Adjustment of the depth that the fluid tip 10 penetrates into the atomization channel is made by turning the liquid inlet connector 30 attached to the back of the nozzle body 60. The thread pitch of the liquid inlet connector 30 determines the amount of axial/longitudinal movement that is provided with respect to the placement and positioning of the fluid tip 60 in the atomization/electrode channel for each turn of the liquid inlet connector 30. The threads of the liquid inlet connector 30 act as an adjustment mechanism such that the longitudinal or axial distance between the liquid outlet of the fluid tip 10 and the outlet of the nozzle cap 10 can be adjusted within a predetermined range.

The nozzle of various embodiment of the present invention allows for components of the nozzle to be removed and interchanged easily, for example for cleaning or replacement. The removable and interchangeable components of the nozzle include the fluid tip 10, the nozzle cap 110, the air cap 90, and the nozzle body 60. For example, it may be desirable to replace the air cap 90 with one having a larger bore in order to permit more air flow. It also may be desirable to replace the fluid tip 10 with one of different outside and inside diameters to provide different spray characteristics such as droplet size, spray pattern and spray volume. Nozzle cap 110 can be replaced to change its outside surface size and/or shape.

FIG. 2A illustrates a side view of one embodiment of a nozzle in accordance with the present invention shown in an assembled form. In the nozzle of FIG. 2A, the nozzle cap 110 is coupled to a front side of the nozzle body 60, and the liquid inlet connector 30 is coupled to a back side of the nozzle body 60. The nozzle of FIG. 2A may be further provided with a spacer ring 120 placed between the nozzle cap 110 and the nozzle body 60. In alternate embodiment of the nozzle of FIG. 2A, the spacer ring 120 may be removed for mounting of the nozzle to a panel.
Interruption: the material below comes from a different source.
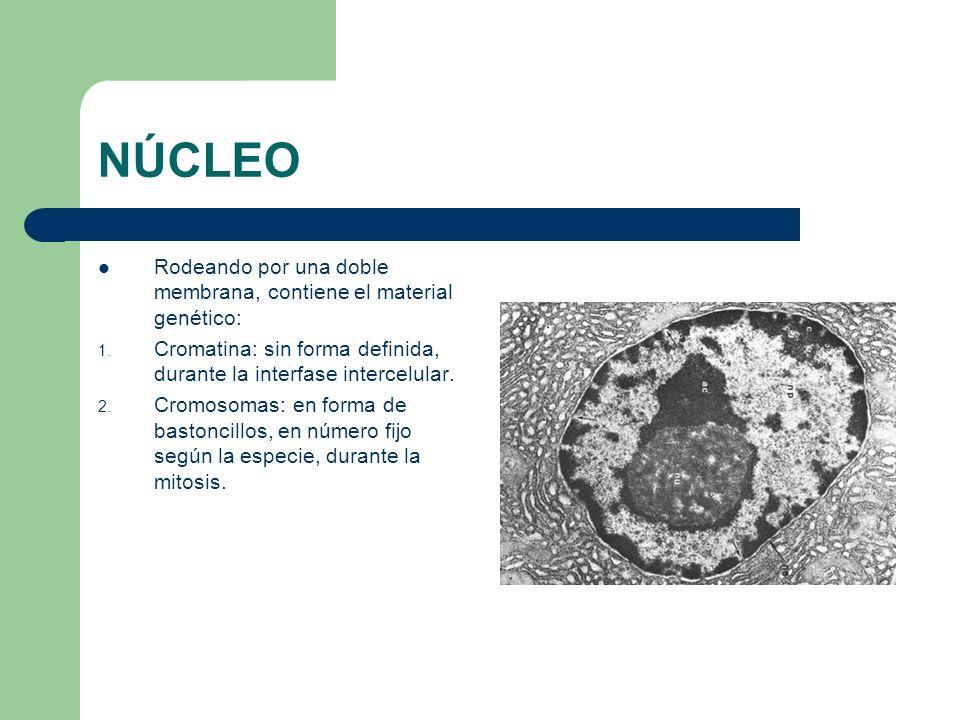 NÚCLEO Rodeando por una doble membrana, contiene el material genético: 1. Cromatina: sin forma definida, durante la interfase intercelular. 2. Cromoso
FIG. 2B shows a section view of another embodiment of a nozzle in accordance with the present invention. In this mounting configuration, he panel occupies the space previously occupied by the spacer ring 120. Adjustment of the length of the fluid tip 10 is made by turning a fitting on the liquid inlet connector 30 connected to the back of the nozzle. The thread pitch of the fluid tip length adjustment threads 50 of the liquid inlet connector 30 controls the length of axial/longitudinal movement of the fluid tip 10 per turn. These fluid tip length adjustment threads 50 have been proven to seal the air very well even after many adjustment rotations have been made. The fluid tip 10 is shown inserted into the central air channel bore 70 of the nozzle body 60. The fluid tip 10 is held concentric in the air channel by ridges formed on the sides of the fluid tip 10.

FIG. 2C shows a section view of the fluid tip 10 area of the nozzle of FIG. 2B. One aspect in accordance with embodiments of the present invention is that tightening the nozzle cap 110 pushes a ledge on the inside of the air cap 90 against a front face of the nozzle body 60 to cause a seal. This design reduces stacked tolerances seen in previous designs, since only the air cap 90 inside dimension need be made with tight tolerances and the nozzle cap 110 and nozzle body 60 can be made with loose, non-critical tolerances. Any variation due to manufacturing of the nozzle parts can be taken out by adjusting the fluid tip 10 by turning the fitting of the liquid inlet connector 30 on the rear of the nozzle. By rotation of the fitting of the liquid inlet connector 30, the fluid tip 10 is made to move in an axial direction 95, thereby changing a length 105 of the fluid tip 10 that is exposed from the nozzle body 60, as well as a depth 115 that the tip end penetrates into the channel of the air cap 90.

FIG. 3 shows one embodiment of the nozzle according to the present invention in which the fluid tip 10 is removable from the front of the nozzle assembly. This is accomplished by first removing nozzle cap 110, and then rotating fluid tip 10 to disengage the fluid tip 10 from the liquid inlet connector 30 while the liquid inlet connector 30 remains in place. Removal of the fluid tip 10 from the front is desirable in instances where the front of the nozzle is more accessible for maintenance. For instance, if the nozzle is panel mounted and closed in on the backside. The nozzle assembly of FIG. 3 further illustrates the fluid tip base 20 of the fluid tip 10 as having threads 130 to facilitate removable of the fluid tip 10 from the liquid inlet connector 30. The nozzle assembly of FIG. 3 is further provided with an electrode wire 100 to provide a high voltage to the spray liquid during a spraying operation.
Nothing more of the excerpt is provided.